Exercise aim
Would you please retype, exactly, the lines of the listing below between the line with "genus: Tragelaphus" and the line with "genus: Loxodonta", inclusive?

===== Excerpted data =====

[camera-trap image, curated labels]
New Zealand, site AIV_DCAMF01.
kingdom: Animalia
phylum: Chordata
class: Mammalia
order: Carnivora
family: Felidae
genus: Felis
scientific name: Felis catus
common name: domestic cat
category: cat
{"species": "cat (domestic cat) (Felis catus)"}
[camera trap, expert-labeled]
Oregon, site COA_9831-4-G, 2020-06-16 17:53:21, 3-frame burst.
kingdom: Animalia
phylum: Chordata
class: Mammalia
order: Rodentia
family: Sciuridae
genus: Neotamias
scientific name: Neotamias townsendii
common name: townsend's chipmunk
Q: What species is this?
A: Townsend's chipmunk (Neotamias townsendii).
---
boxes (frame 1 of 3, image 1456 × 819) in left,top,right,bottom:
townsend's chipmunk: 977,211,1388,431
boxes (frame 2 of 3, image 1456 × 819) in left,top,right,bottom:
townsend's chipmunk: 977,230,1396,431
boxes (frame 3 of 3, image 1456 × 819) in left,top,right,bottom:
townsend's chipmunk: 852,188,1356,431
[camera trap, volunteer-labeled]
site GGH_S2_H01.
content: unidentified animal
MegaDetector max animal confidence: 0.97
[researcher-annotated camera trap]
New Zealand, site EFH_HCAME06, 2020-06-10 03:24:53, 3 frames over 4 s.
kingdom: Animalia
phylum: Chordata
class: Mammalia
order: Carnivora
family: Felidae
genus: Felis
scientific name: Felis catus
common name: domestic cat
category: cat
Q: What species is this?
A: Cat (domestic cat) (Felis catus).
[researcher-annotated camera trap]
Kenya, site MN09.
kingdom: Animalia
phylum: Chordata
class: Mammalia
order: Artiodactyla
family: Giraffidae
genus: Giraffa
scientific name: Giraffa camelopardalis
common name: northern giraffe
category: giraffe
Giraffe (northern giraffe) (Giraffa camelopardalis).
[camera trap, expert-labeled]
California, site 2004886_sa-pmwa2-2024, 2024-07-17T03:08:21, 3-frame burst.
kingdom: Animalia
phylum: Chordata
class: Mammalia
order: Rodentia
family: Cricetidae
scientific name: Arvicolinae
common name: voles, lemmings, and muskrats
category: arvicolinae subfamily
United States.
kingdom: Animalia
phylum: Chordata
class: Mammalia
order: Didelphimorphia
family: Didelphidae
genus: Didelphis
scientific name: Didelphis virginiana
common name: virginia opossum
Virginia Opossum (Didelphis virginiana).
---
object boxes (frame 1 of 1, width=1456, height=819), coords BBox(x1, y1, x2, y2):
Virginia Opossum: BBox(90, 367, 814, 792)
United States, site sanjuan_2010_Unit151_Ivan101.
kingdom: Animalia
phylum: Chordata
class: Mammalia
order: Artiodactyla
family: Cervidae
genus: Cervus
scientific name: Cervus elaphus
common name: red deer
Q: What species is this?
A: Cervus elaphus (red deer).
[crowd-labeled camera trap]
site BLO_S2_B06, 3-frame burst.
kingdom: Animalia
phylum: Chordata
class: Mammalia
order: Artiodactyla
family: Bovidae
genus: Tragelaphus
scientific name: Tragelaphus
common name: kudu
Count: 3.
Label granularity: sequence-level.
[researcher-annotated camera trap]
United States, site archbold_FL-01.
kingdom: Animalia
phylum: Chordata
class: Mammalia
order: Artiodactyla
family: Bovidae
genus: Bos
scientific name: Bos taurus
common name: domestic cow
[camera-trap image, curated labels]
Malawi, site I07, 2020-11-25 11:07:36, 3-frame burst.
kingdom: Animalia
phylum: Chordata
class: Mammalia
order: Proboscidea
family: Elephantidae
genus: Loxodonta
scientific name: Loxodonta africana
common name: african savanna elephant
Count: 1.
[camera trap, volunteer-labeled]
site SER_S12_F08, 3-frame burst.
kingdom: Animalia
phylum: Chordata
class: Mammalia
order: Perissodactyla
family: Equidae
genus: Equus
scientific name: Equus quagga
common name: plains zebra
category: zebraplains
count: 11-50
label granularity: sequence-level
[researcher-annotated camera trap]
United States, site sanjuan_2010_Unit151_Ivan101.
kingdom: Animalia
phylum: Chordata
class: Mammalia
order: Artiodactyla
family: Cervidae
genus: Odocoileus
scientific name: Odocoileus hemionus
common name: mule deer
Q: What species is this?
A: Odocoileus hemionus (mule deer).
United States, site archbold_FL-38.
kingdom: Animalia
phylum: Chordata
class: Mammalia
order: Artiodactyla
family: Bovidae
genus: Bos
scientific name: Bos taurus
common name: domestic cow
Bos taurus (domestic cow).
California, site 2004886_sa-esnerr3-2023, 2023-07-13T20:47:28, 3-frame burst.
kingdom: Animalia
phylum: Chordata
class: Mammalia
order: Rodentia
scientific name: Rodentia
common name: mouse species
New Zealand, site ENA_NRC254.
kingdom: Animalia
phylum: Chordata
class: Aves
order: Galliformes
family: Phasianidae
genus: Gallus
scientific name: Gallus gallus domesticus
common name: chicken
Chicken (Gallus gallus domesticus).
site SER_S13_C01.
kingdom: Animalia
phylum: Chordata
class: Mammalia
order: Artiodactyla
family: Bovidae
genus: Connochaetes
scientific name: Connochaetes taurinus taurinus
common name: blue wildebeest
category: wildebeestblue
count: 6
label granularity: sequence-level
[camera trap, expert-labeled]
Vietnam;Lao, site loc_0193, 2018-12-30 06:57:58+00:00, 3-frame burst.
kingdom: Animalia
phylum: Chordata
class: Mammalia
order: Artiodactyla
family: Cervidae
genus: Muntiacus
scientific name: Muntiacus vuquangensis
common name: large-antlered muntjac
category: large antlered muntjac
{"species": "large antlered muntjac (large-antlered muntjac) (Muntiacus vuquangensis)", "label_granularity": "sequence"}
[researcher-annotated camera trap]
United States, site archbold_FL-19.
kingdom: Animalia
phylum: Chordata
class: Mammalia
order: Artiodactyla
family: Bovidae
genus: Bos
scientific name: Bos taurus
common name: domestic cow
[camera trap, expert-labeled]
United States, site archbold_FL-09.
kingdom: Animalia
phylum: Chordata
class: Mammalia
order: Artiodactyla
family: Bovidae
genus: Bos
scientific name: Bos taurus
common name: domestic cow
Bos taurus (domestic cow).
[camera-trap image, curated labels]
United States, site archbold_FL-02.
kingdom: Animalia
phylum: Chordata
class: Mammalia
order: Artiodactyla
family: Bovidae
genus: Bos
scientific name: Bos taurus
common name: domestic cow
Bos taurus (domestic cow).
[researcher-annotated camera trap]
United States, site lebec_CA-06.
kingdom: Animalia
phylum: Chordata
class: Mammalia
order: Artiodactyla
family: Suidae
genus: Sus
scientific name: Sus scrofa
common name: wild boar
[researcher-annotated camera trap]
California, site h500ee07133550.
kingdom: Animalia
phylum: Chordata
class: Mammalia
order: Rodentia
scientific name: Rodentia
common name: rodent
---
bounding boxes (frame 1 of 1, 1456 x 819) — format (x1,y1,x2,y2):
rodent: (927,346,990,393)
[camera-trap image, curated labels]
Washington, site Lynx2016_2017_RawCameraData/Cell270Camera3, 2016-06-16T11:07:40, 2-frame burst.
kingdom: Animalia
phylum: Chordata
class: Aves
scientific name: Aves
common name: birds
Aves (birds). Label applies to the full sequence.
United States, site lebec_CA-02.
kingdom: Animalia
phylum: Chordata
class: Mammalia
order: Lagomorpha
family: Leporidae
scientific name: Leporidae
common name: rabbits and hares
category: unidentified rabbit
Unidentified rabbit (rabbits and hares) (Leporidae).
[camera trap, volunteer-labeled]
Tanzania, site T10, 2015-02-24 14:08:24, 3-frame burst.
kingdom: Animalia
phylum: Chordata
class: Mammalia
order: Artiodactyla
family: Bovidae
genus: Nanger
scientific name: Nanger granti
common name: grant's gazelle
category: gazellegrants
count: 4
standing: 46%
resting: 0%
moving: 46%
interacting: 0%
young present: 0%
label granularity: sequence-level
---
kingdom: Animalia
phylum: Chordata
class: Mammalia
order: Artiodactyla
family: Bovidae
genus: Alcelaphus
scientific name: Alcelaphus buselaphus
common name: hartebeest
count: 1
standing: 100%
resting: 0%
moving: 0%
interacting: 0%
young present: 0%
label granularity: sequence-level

=====

Exercise output
genus: Tragelaphus
scientific name: Tragelaphus
common name: kudu
Count: 3.
Label granularity: sequence-level.
[researcher-annotated camera trap]
United States, site archbold_FL-01.
kingdom: Animalia
phylum: Chordata
class: Mammalia
order: Artiodactyla
family: Bovidae
genus: Bos
scientific name: Bos taurus
common name: domestic cow
[camera-trap image, curated labels]
Malawi, site I07, 2020-11-25 11:07:36, 3-frame burst.
kingdom: Animalia
phylum: Chordata
class: Mammalia
order: Proboscidea
family: Elephantidae
genus: Loxodonta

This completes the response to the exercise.